### [Exercise instructions]
In the passage below about the fallen Burnsville first responders, rewrite everything from "On Feb. 18 of" down to "service last year.", putting "confrontation" in place of "standoff".

### [Passage]
|---|
You can help honor the bravery, selflessness, and sacrifice of three fallen first responders in Burnsville.
Burnsville Deputy Chief Matt Smith and Sgt. Adam Medlicott joined Liz Collin on her podcast to talk about the fundraising efforts underway to bring families and colleagues to Washington, D.C., and Maryland in May as the department is still working through their grief nearly a year after the unthinkable loss.
On Feb. 18 of last year, officers Paul Elmstrand and Matthew Ruge, along with firefighter paramedic Adam Finseth, died in the line of duty during a tragic standoff in Burnsville.
Sgt. Adam Medlicott was also injured that morning. He stood with them the day of their final call and spoke at the public memorial service last year.

“ … I very much don’t want to get into minute details or talk so broadly about myself because there was a whole department of people that had to go through recovery. Everybody’s been hurt from this. I was very blessed and very lucky that the bullet that struck me in the arm was a through and through injury,” Medlicott said.
|---|
### [Dataset records]
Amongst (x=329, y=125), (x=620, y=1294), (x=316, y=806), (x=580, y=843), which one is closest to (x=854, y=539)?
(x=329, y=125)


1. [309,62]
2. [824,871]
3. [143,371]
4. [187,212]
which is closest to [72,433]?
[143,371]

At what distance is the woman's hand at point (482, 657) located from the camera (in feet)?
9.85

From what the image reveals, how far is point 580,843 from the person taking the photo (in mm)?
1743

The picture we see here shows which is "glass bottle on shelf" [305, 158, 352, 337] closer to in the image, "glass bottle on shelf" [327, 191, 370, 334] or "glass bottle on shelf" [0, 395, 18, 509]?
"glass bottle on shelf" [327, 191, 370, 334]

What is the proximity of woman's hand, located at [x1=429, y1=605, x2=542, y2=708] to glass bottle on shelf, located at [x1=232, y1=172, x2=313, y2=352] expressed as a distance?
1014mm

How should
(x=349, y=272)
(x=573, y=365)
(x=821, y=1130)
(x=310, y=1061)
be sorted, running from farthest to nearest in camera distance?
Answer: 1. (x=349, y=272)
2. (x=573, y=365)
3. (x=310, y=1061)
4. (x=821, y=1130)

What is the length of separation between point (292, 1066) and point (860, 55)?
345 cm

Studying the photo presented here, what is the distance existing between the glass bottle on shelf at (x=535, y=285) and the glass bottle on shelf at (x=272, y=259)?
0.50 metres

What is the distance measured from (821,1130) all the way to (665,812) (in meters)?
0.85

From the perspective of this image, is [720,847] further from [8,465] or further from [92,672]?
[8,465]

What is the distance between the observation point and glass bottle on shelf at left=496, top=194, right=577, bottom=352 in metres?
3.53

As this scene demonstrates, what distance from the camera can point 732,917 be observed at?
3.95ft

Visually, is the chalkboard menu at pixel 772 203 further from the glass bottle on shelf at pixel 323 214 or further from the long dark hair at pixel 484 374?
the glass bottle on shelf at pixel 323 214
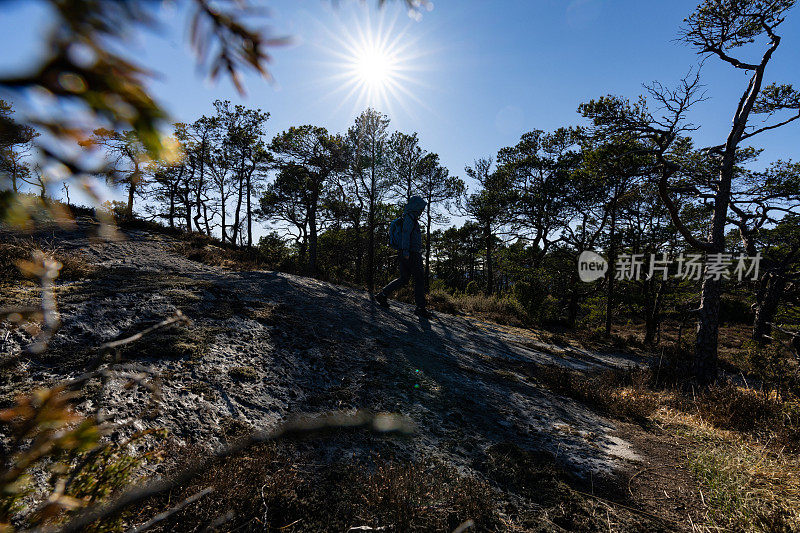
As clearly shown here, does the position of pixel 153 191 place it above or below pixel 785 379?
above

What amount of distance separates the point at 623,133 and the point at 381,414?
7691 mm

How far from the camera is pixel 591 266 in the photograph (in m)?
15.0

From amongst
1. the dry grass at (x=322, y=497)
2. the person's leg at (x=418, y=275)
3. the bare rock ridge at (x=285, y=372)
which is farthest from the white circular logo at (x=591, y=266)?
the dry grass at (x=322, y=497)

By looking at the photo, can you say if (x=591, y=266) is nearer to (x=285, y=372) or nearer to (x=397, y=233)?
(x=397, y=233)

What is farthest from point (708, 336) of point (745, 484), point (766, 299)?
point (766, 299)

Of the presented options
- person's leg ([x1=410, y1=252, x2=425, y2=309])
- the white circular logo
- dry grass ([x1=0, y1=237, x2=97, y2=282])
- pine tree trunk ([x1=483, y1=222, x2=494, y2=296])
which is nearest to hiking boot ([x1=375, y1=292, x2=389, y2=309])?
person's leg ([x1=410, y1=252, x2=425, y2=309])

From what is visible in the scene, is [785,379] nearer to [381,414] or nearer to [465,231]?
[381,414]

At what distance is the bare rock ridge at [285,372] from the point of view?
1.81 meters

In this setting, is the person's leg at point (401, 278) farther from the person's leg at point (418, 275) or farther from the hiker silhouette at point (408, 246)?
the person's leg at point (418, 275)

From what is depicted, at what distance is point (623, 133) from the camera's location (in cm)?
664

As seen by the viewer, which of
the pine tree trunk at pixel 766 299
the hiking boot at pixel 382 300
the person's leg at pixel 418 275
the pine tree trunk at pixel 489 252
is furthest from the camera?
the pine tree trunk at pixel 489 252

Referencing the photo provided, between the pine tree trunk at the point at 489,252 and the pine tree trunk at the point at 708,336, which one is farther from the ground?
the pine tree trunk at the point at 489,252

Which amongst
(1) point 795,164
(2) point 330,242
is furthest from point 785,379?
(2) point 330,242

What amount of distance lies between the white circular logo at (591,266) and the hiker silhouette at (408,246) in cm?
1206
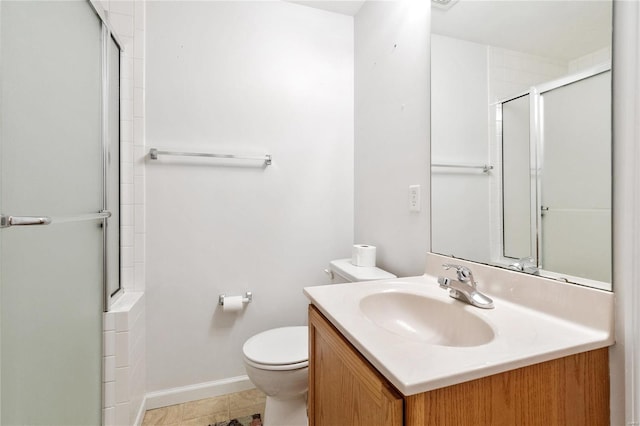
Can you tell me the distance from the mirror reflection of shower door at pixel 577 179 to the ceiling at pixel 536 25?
|---|
### [Solution to the exercise]
On Feb. 18 of last year, officers Paul Elmstrand and Matthew Ruge, along with firefighter paramedic Adam Finseth, died in the line of duty during a tragic confrontation in Burnsville.
Sgt. Adam Medlicott was also injured that morning. He stood with them the day of their final call and spoke at the public memorial service last year.